***** Extrait du document

YÉTI, LE GÉANT D’UN AUTRE MONDE (1977)

Grand spécialiste de l’imitation des succès hollywoodiens, le cinéma bis italien tente ici de surfer sur le succès du King Kong de John Guillermin

YETI, IL GIGANTE DEL 20e SECOLO

 

1977 – ITALIE / CANADA

 

Réalisé par Frank Kramer (alias Gianfranco Parolini)

 

Avec Mimmo Crau, Antonella Interlenghi, Jim Sullivan, Tony Kendall, Edoardo Faieta, John Stacy, Stellio Candelli, Loris Bazzocchi, Donald O’Brien

 

THEMA YÉTIS ET CHAÎNONS MANQUANTS

Le raz de marée médiatique du King Kong produit par Dino de Laurentiis aura eu des répercussions surprenantes sur tous les continents, chacun cherchant avec un succès variable à récupérer sa part du gâteau. Toujours promptes à surfer sur les modes du moment, les productions italiennes n’ont pas été insensibles aux attraits de la « Kongmania ». D’où cette coproduction italo-canadienne surprenante, mixant le mythe du gorille géant à celui de l’abominable homme des neiges et confiée aux bons soins de Gianfranco Parolini. Réalisateur stakhanoviste spécialisé autant dans le péplum que dans le western spaghetti, le film de guerre, d’espionnage ou d’action, Parolini utilise depuis le milieu des années soixante le pseudonyme Frank Kramer lorsqu’il veut cacher ses origines d’outre-Rhin. C’est donc sous ce faux nom aux sonorités américaines qu’il signe Yéti, le géant d’un autre monde, un film aux allures de superproduction internationale spectaculaire… qui s’avère finalement n’être qu’un nanar gorgé d’humour involontaire.

**********
***** Données fournies

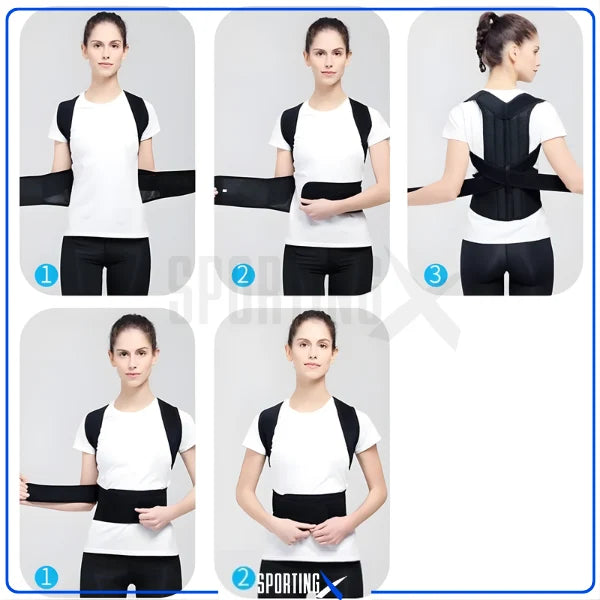 1

2

3

SPORTING X

1

2

SPORTING X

**********

▸ Consigne A: Recopiez le passage de la critique de Yéti qui commence par les mots contenant « YÉTI, LE GÉANT D’UN AUTRE MONDE (1977) » et s'achève sur « (alias Gianfranco Parolini) », en remplaçant « Frank Kramer » par « F. Kramer ».
▸ Consigne B: Rédigez la suite de la critique de Yéti, le géant d'un autre monde, à partir de sa dernière phrase.

▸ Votre réponse A:
YÉTI, LE GÉANT D’UN AUTRE MONDE (1977)

Grand spécialiste de l’imitation des succès hollywoodiens, le cinéma bis italien tente ici de surfer sur le succès du King Kong de John Guillermin

YETI, IL GIGANTE DEL 20e SECOLO

 

1977 – ITALIE / CANADA

 

Réalisé par F. Kramer (alias Gianfranco Parolini)

▸ Votre réponse B:
Alors que retentit avec emphase une imitation (sans les chœurs) du Carmina Burana composée par Sante Maria Romitelli, nous apprenons que la fonte des glaces a des répercussions inattendues. Un énorme bloc gelé se détache ainsi de la banquise et vogue jusqu’au Canada en passant par le Groenland. Flairant la bonne affaire, le puissant magnat Morgan Hunnicut (Edoardo Faieta) demande à son ami d’enfance le paléontologue Henry Wasserman (John Stacy) d’analyser ce que ce bloc renferme. N’y allant pas par quatre chemins, les techniciens attaquent la glace au lance-flammes pour la faire fondre. Bientôt, deux gigantesques pieds velus en émergent. Le savant est alors formel : « c’est un Yéti » ! Appâté par le gain, Hunnicut veut faire de cette créature l’emblème publicitaire de sa compagnie. La particularité de ce Yéti est qu’il est grand comme King Kong, ce qui tombe bien puisque le film cherche justement à capitaliser sur le succès encore récent du film de John Guillermin, même si la piètre qualité des effets visuels et les situations rocambolesques nous rapprocheraient plus de King Kong contre Godzilla. D’autant qu’une fois que la glace a totalement fondu, le monstre arbore une apparence insolite, prenant les allures d’un homme barbu (incarné par Mimmo Crau) dont le corps simiesque est recouvert de poils (à l’exception d’un visage parfaitement humain), dont les dialogues ressemblent à des barrissements d’éléphant et dont les mouvements sont filmés au ralenti.

« Ça alors, c’est vraiment un monstre étrange ! »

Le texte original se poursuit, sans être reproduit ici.